Der Tachometer – ohne geht es nicht

Hinter der Bezeichnung Tachometer verbirgt sich der Geschwindigkeitsmesser- und Geschwindigkeitanzeiger, der insbesondere bei beweglichen Fahrzeugen unverzichtbar ist. Deshalb ist der Tachometer als empfindliches Instrument immer in Sichtweite des Fahrzeugführers angebracht. Die modernen Geschwindigkeitsmesser, die heutzutage in der Fahrzeugindustrie in den verschiedenen Maschinen eingebaut werden, bieten weitaus mehr, als nur die Messung und die Anzeige des Tempos. Tolle Weiterentwicklungen, die das Herz eines jeden Rollerfreaks höher schlagen lassen, sind die neuartigen versionen, die mit einem abnehmbaren Deckglas versehen sind.

Darunter liegen Innovationen aus dem HighTech bereich, die einen Einsatz von iPhones oder eines Navis zulassen.

Trotz dieser eindrucksvollen Raffinessen, die den Scooterfahrern und Scooterfahrerinnen das Leben leichter machen, bleibt die Grundfunktion eines Tachos immer die alte.

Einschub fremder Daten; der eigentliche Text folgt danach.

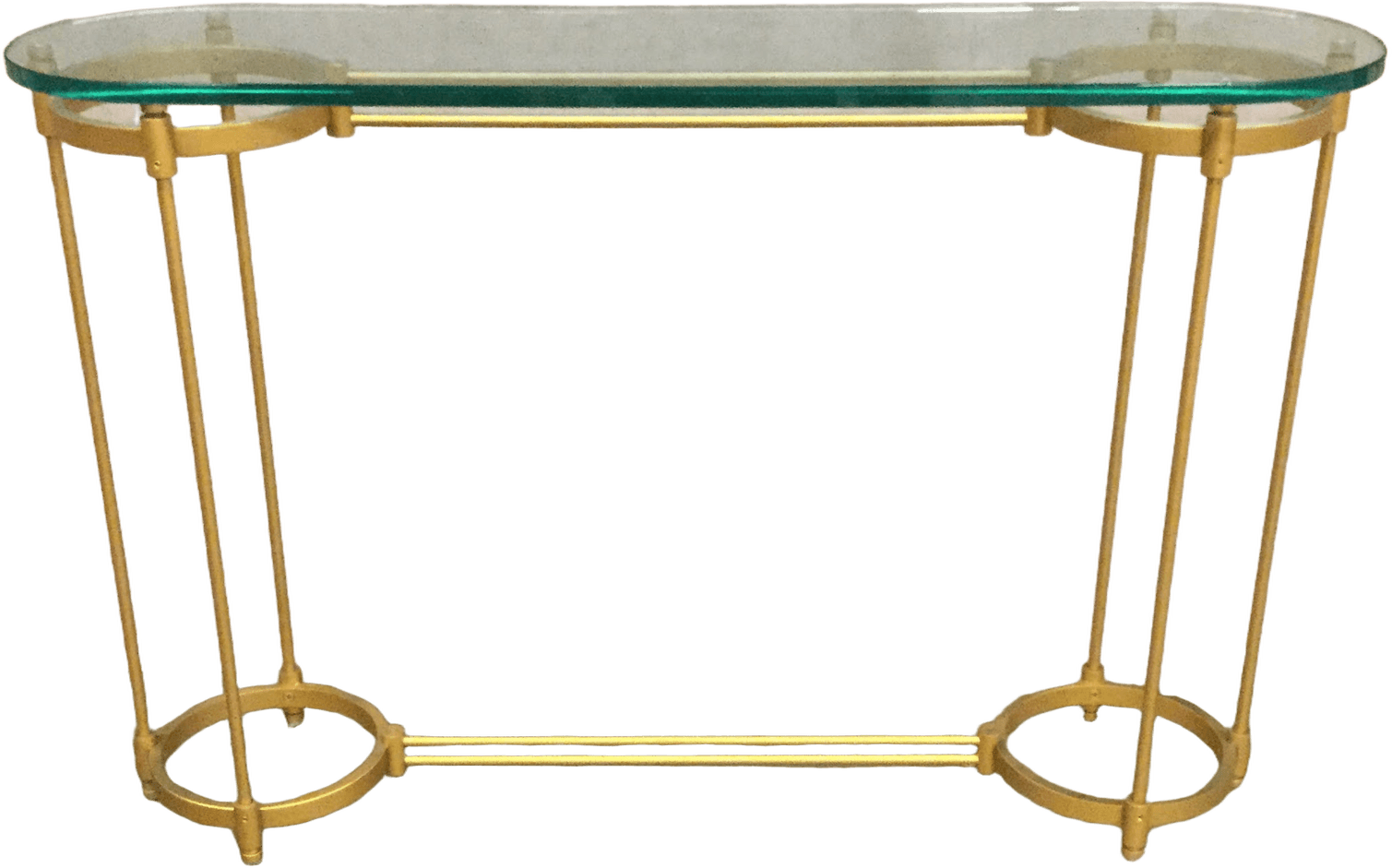 Glass Console Table, Oval Top, Open Frame Double Cylinder Base With Gold Finish, Warehouse, Gold, Console Table, Table, 48"W, 12"D, 32"H, UNIVERSAL, Glass, Steel, 32126984, from Universal Studios Prop House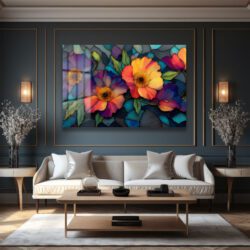 Dekoratif Çiçek Cam Tablo Duvar Dekoru Dekoratif Çiçek Cam Tablo Dekoratif Cam Tablo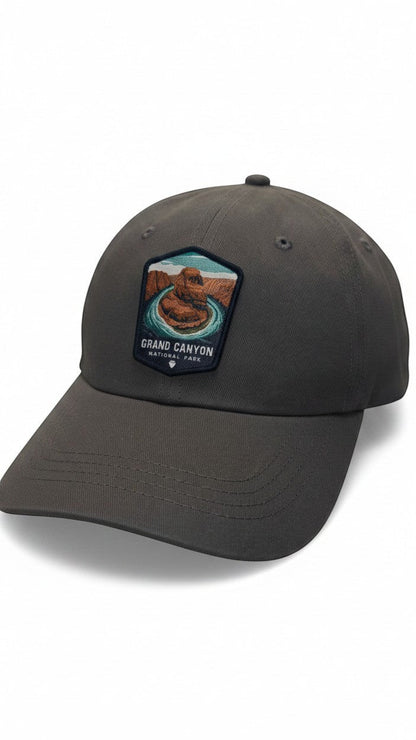 Moove Headwear charcoal grey dad hat with embroidered Grand Canyon National Park patch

Die in der Kraftfahrzeugtechnik verwendeten Tachometer, die gern auch als Speedometer bezeichnet werden, arbeiten mit einer Tachowelle, welche die Drehbewegungen des Rades auf den Tacho weiterleitet. Dies geschieht durch die Ausnutzung des Magnetismus, denn die Tachowelle ist mit einem runden und in Rotationsbewegung versetzbaren Magneten verbunden. Das Herzstück eines Tachos ist somit der Drehmagnet, der in einer Hülle aus Aluminium liegt. Durch das Entstehen von magnetischen Feldern und gleichzeitig durch die entsprechende Drehzahl kommt es zu einer Erhöhung des Druckes auf die Tachofeder.

Diese ist auf einer gemeinsamen Tachowelle mit der sogenannten Tachonadel verbunden und zeigt das Tempo auf einer verständlichen Zahlentafel an.

Nicht alle Tachometer arbeiten auf dem Prinzip des Magnetisumus. Einige grundlegende Entwicklungen basieren auf einer rein mechnischen Funktionsweise. Beide Varianten gelten in der Gegenwart zwar als beeindruckend, sind in den fortschrittlichen Motorrollern der neuen Generation jedoch weniger zu finden. Diese zeigen das genaue Tempo auf der grundlage einer ausgefeilten Elektronik an. Innerhalb der entstehenden Abläufe kommt es zur Übertragung von analogen Daten, die von einem als Reedkontakt bezeichneten Element am Getriebe durch Schaltimpulse weitergegeben werden. Auf dem Display des Tachometers erscheinen die ausgewerteten analogen Informationen für den Fahrer in sichtbarer digitaler Form, also als Zahlenwerte. Bei älteren Liebhaberstücken wie Motorrollern, Mofas und Mopeds sind teilweise noch die ursprünglichen Tachos zu finden.